Slippery Sally

Introduction of SlipperySally Slide Sheets to Sanglah General Hospital, Denpasar, Bali

From Di Brown, RN, PhD. Volunteer, Australian Volunteers International. Bali, Sept 30th 2010

Rumah Sakit Umum Pusat (Sanglah General Hospital), located in Denpasar, Bali is the largest hospital in eastern Indonesia and is the major referral centre for the populations of eastern Indonesia and East Timor as well as being the main government hospital in Bali.  RSUP has 754 beds and employs 2,115 staff, of whom approximately 984 are nurses. The hospital offers a range of acute care services consistent with the range of services that would be expected of a major tertiary hospital in Australia.  However, the quality of the care is variable and not of the standard that would be expected of an equivalent Government hospital in a Western country.

After the Bali bombings in 2002 and 2005, the Australian Government invested significant funds and resources trying to help raise the standards of care within the hospital.  In recent years a number of Australian nurses have been funded by AusAID to work in the new units and to train the local staff. In 2008, AusAID decided not to continue funding any further Australian nurses, so in 2009 support was gained through Australian Volunteers International (AVI) to assist the rest of hospital.  A position of Nurse Educator was created for two years commencing September 2009, this is the role I am currently working in.  I am an Australian Registered Nurse employed through Australian Volunteers International. My job is to work with nurses in the hospital to identify areas for improvement, then to develop appropriate educational programs and clinical practices to assist in improving the quality of care.  I spent my first few weeks doing an evaluation of clinical care and am now implementing a number of improvement projects.

****************************************

• **YOUR ASSIGNMENT**: Update the Slippery Sally text from "Introduction of SlipperySally" up to and including "a Western country." by changing "Sanglah General Hospital" to "Sanglah Hospital", and write out that updated passage. The material is not needed for this work.

Collected data entries:
****************************************

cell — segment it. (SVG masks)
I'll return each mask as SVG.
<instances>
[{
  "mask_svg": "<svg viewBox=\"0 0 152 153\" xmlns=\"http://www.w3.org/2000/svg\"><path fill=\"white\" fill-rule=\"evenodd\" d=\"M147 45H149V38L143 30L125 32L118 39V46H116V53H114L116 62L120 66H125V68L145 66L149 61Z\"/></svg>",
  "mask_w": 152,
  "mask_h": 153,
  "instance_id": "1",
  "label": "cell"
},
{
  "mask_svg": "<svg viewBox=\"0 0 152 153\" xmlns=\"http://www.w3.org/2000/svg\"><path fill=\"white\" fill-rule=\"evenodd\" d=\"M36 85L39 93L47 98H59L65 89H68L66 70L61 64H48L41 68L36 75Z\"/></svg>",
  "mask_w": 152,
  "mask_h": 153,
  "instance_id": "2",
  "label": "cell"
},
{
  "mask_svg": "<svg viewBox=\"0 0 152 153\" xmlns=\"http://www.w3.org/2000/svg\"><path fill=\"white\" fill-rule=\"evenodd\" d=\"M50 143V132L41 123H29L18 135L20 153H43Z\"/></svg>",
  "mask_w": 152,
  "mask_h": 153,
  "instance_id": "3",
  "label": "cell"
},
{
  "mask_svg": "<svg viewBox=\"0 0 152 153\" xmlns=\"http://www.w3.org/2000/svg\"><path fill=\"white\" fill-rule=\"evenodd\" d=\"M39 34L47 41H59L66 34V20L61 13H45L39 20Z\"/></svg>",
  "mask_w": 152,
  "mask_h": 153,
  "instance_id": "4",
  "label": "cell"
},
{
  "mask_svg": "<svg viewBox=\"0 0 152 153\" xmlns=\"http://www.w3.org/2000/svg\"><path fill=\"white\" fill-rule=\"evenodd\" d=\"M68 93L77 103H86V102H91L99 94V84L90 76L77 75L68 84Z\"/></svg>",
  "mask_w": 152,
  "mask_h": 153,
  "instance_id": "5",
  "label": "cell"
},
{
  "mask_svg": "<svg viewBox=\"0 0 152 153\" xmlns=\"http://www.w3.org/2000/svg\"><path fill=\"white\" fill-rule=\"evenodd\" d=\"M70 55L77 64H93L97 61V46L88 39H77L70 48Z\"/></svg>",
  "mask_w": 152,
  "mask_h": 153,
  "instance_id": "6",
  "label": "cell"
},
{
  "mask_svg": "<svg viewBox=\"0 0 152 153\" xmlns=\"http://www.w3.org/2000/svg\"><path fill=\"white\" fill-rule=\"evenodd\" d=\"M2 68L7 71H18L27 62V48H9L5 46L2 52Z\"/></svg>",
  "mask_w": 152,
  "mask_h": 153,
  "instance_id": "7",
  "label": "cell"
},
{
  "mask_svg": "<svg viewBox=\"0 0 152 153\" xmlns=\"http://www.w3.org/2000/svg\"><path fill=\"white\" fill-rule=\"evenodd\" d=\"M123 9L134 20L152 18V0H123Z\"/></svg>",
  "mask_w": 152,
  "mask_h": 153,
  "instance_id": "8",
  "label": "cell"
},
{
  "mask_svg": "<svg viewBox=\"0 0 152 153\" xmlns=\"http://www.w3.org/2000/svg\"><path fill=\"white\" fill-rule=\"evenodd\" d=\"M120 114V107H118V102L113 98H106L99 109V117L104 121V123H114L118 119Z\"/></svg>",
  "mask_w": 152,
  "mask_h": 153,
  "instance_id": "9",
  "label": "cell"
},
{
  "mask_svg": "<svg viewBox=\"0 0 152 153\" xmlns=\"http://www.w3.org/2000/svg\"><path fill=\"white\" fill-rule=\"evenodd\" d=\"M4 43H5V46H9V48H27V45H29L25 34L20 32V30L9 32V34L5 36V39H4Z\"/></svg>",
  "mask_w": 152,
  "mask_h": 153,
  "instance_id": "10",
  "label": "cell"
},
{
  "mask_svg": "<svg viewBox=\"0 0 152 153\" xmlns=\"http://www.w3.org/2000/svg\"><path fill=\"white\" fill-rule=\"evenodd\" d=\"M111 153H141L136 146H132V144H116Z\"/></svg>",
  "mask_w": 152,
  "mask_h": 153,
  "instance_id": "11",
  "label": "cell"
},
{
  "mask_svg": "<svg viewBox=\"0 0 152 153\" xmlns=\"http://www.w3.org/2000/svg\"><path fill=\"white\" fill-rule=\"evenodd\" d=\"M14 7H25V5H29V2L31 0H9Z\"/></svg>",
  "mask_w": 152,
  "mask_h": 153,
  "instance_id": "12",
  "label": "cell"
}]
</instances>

****************************************

• **WRITTEN ANSWER**:
Introduction of SlipperySally Slide Sheets to Sanglah Hospital, Denpasar, Bali

From Di Brown, RN, PhD. Volunteer, Australian Volunteers International. Bali, Sept 30th 2010

Rumah Sakit Umum Pusat (Sanglah Hospital), located in Denpasar, Bali is the largest hospital in eastern Indonesia and is the major referral centre for the populations of eastern Indonesia and East Timor as well as being the main government hospital in Bali.  RSUP has 754 beds and employs 2,115 staff, of whom approximately 984 are nurses. The hospital offers a range of acute care services consistent with the range of services that would be expected of a major tertiary hospital in Australia.  However, the quality of the care is variable and not of the standard that would be expected of an equivalent Government hospital in a Western country.